Ibn Darraj Al-andalusi
Arab Andalusian
958 – 1030

 

The wing of separation
Bore me away;
The fluttering heart was dismayed
And bore away her senses.
Had she but seen me,
When my soul was intent on speeding the journey by night,
When my sounding steps
Held converse with the demons of the desert—
When I wandered through the waste
In the shadows of night,
While the roar of the lion was heard
From his lair among the reeds—
When the brilliant Pleiades circled,
Like dark-eyed maidens in the green woods;
And the stars were borne round
Like wine-cups,
Filled by a fair maid
And served by a watchful attendant—
When the Milky Way
Was as the gray hairs of age
Upon the head of gloomy night;
And the ardor of my resolution,
And the piercer of darkness
Were equally terrible;
When the eyelids of the stars
Were closed for weariness—
Ah, then she had known
That fate itself obeyed my will
And that I was worthy of the favor of Ibn Aâ mir.

The Embroidered Wrap

Abu Ishaq Ibrahim Ibn Ali ‘l-fath Ibn Khafaja
Arab Andalusian
1058 – 1138

 

Her glance, like a gazelle’s,
her throat, that of a white deer,
lips red as wine,
teeth white as sea foam.

Tipsiness made her languid.
The gold-embroidered figures
of her wrap swirled round her,
brilliant stars around the moon.

During the night love’s hands
wrapped us in a garment of embraces
ripped open
by the hands of dawn.

On Love

We present this work in honor of the poet’s 1040th birthday.
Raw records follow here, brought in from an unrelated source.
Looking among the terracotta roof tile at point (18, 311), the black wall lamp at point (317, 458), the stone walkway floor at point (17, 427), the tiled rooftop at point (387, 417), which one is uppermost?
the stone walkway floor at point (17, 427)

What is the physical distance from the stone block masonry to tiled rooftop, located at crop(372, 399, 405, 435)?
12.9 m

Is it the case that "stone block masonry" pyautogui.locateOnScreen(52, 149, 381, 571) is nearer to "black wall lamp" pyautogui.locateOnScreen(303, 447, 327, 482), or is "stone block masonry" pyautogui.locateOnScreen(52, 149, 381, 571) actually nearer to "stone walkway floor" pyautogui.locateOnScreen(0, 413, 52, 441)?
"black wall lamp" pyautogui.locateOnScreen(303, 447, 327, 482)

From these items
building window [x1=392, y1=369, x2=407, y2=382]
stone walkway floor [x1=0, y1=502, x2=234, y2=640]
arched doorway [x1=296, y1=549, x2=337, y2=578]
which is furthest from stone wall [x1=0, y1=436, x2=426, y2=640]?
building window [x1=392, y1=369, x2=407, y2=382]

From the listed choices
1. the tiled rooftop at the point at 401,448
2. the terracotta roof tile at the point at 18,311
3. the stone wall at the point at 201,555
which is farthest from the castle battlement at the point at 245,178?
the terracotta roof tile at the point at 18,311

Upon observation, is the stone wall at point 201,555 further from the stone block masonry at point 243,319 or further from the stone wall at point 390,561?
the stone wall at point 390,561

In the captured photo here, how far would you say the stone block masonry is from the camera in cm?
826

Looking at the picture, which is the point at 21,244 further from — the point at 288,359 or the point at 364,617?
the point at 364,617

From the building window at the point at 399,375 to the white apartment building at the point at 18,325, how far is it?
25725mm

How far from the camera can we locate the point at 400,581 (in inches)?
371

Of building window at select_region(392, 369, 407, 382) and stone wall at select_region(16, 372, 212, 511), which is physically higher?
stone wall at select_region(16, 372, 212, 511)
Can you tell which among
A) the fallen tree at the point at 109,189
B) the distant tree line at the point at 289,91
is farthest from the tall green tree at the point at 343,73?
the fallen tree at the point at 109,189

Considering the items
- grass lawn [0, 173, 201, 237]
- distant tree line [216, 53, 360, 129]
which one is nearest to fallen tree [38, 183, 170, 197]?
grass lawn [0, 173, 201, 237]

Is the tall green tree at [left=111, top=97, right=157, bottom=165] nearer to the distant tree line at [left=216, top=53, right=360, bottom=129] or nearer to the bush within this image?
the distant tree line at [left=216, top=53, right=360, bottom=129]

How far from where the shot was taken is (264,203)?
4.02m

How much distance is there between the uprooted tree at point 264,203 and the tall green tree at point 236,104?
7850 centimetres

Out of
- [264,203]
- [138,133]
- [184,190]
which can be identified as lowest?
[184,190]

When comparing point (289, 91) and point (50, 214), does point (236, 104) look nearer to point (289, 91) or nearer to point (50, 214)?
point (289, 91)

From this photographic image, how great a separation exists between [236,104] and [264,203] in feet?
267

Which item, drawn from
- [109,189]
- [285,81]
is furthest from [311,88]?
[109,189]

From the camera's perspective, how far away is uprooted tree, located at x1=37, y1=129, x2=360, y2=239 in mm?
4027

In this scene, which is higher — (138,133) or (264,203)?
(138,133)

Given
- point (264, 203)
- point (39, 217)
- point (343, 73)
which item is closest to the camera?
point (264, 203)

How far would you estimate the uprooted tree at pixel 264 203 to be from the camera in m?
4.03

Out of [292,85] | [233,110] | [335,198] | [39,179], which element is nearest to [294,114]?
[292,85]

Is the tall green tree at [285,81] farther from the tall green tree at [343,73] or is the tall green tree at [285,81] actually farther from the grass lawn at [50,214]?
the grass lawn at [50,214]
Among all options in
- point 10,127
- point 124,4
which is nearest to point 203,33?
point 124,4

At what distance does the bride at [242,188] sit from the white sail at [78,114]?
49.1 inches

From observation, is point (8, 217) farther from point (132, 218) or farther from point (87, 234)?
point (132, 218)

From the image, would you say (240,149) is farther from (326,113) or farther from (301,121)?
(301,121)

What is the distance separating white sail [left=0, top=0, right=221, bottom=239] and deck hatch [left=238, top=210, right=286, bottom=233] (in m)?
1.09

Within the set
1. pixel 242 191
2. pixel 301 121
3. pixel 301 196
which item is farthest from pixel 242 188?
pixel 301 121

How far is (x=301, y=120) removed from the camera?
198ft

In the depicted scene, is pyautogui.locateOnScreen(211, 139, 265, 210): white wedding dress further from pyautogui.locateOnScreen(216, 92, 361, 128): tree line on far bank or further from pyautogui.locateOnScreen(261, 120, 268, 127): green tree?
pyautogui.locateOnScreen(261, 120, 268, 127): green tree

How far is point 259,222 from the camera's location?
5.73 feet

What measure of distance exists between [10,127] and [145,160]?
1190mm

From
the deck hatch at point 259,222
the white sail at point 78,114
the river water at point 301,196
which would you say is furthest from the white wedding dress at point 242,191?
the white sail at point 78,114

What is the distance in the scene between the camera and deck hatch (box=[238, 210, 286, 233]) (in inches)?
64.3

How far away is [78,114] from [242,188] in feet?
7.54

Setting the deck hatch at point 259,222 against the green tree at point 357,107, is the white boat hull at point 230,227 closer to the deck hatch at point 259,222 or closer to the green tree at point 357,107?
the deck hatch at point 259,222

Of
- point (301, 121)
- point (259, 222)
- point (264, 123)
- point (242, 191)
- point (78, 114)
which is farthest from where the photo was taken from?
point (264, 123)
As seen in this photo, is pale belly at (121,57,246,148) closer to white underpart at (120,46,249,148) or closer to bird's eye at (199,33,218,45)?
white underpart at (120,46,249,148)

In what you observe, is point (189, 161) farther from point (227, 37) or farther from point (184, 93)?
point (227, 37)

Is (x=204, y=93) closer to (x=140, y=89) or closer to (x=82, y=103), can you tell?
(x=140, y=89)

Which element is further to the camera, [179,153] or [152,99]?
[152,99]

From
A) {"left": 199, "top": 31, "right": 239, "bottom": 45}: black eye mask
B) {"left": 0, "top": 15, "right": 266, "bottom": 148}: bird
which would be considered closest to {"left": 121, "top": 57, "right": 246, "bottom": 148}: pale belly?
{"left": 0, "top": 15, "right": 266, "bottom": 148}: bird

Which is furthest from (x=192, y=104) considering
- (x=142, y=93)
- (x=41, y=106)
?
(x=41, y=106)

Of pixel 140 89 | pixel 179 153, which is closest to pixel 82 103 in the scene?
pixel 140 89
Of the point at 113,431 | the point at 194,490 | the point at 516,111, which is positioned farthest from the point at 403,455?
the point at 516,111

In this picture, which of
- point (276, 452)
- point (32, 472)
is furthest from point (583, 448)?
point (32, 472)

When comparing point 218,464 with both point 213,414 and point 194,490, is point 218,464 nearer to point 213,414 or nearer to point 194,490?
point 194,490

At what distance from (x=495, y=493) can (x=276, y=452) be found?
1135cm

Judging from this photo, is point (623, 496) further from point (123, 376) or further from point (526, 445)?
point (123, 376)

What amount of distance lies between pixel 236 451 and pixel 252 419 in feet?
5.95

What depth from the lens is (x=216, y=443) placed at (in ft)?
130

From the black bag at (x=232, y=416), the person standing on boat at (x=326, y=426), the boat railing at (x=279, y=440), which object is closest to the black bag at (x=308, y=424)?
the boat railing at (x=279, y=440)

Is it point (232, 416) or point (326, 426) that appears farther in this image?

Abu Ali, the Mathematician
Persian
980 – 1037

 

I never knew a sprightly fair
That was not dear to me;
And freely I my heart could share
With every one I see.

It is not this or that alone
On whom my choice would fall:
I do not more incline to one
Than I incline to all.

The circle’s bounding line are they;
Its centre is my heart;
My ready love, the equal ray
That flows to every part.

Graves

We present this work in honor of Tisha B’Av.

Moses ben Jacob ibn Ezra
Arab Andalusian
c. 1055 – c. 1138

 

And where are the graves, so many graves
Of all who have died on the earth since the beginning?
Grave tunnelling into grave,
Headstone and obelisk crumbled into one dust,
Bodies heaped upon bodies, in motionless orgy—
All sleeping together in deep holes,
Fragments of chalk,
Stained rubies.

I Look Up to the Sky

We present this work in honor of Shavout.

Samuel ibn Naghrillah
Arab Andalusian
993 – 1056

 

I look up to the sky and the stars,
And down to the earth and the things that creep there.
And I consider in my heart how their creation
Was planned with wisdom in every detail.
See the heavens above like a tent,
Constructed with loops and with hooks,
And the moon with its stars, like a shepherdess
Sending her sheep into the reeds;
The moon itself among the clouds,
Like a ship sailing under its banners;
The clouds like a girl in her garden
Moving, and watering the myrtle-trees;
The dew-mist—a woman shaking
Drops from her hair to the ground.
The inhabitants turn, like animals, to rest,
(Their palaces are their stables);
And all fleeing from the fear of death,
Like a dove pursued by the falcon.
And these are compared at the end to a plate
Which is smashed into innumerable shards.

The Incense Burner

Abus Salt
Arab Andalusian
1067 – 1134

 

Though its heart was all aflame.
Yet it never knew that same
Grief of parting, and that woe
Sundered lovers know.

When the lightning of the wine
Bathed the drinkers in its shine,
What a brave cloud billowed thence
Sweet with frankincense!
Never saw I, all my days,
Such a conflagration blaze
To persuade the revellers
Paradise was theirs.

My Heart

We present this work in honor of the poet’s 1,025th birthday.

Ibn Hazm
Arab Andalusian
994 – 1064

 

I would split open my heart
with a knife, place you
within and seal my would,
that you might dwell there
and never inhabit another
until the resurrection and
judgment day — thus you
would stay in my heart
while I lived, and at my death
you too would die in the
entrails of my core, in
the shadow of my tomb.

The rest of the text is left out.